All-Cause Death, HF Readmission, and Composite Outcome in Patients With and Without Simple GDMT Score Elevations After Propensity Score Matching
To equalize background characteristics, we performed propensity score matching. After propensity score matching, the group with an elevation in the simple GDMT score experienced fewer events related to the composite outcome (HR 0.413; 95% CI 0.256–0.665; P<0.001) and HF readmission (HR 0.454; 95% CI 0.260–0.793; P=0.005), and showed a tendency towards fewer all-cause death events (HR 0.516; 95% CI 0.238–1.118; P=0.093; Figure 2). Stratification analysis of simple GDMT scores into score decreased, score unchanged, score elevated 1–2 points, and score elevated ≥3 points revealed no significant differences in the occurrence of each event within the groups with and without score elevation (Figure 3).

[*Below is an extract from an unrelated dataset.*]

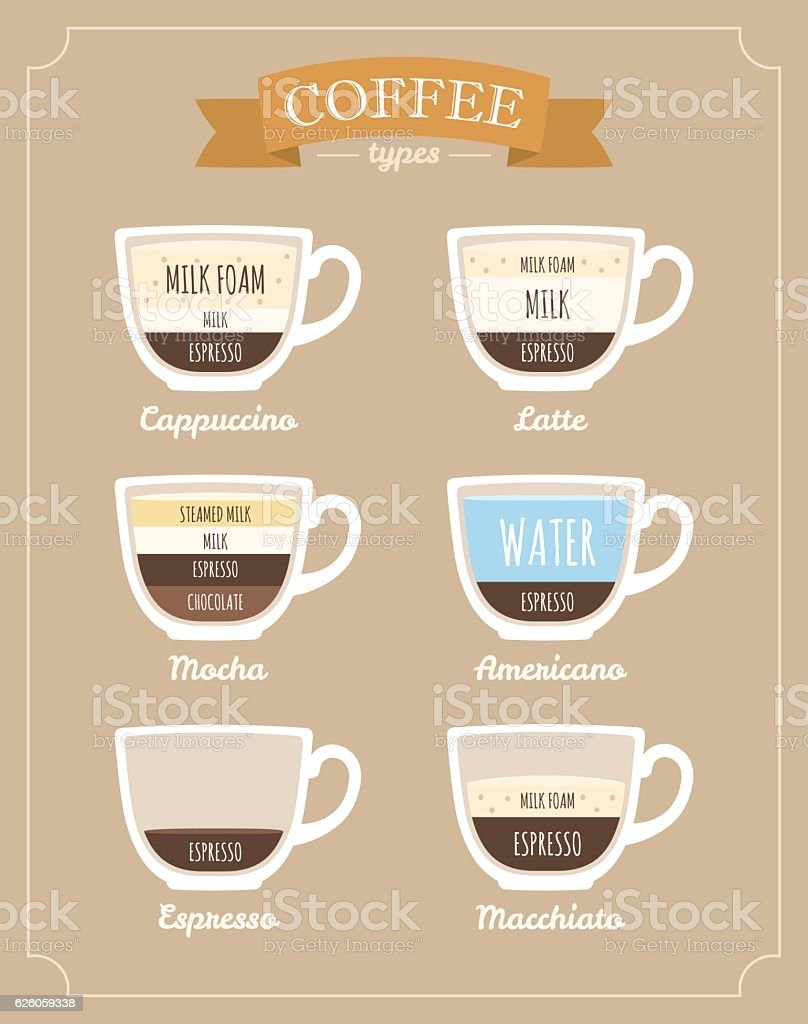Types of coffee. vector art illustration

Kaplan-Meier survival curves for freedom from 1-year (A) all-cause death, (B) heart failure (HF) readmissions, and (C) composite outcome in groups with and without elevations in the simple guideline-directed medical therapy (GDMT) score. Hazard ratios (HR) and 95% confidence intervals (CIs) were from Cox proportional hazards regression analysis.
Stratified analysis of Kaplan-Meier survival curves of freedom from 1-year composite outcome according to changes in the simple guideline-directed medical therapy (GDMT) score.
Subgroup Analysis
Subgroup analyses were performed for the composite outcome by age, sex, NYHA class, BNP concentration, systolic blood pressure, EF, underlying disease, presence of diabetes, eGFR, sodium concentrations, and hemoglobin level. In these subgroups, an increase in the simple GDMT score was consistently associated with a good prognosis (Figure 4).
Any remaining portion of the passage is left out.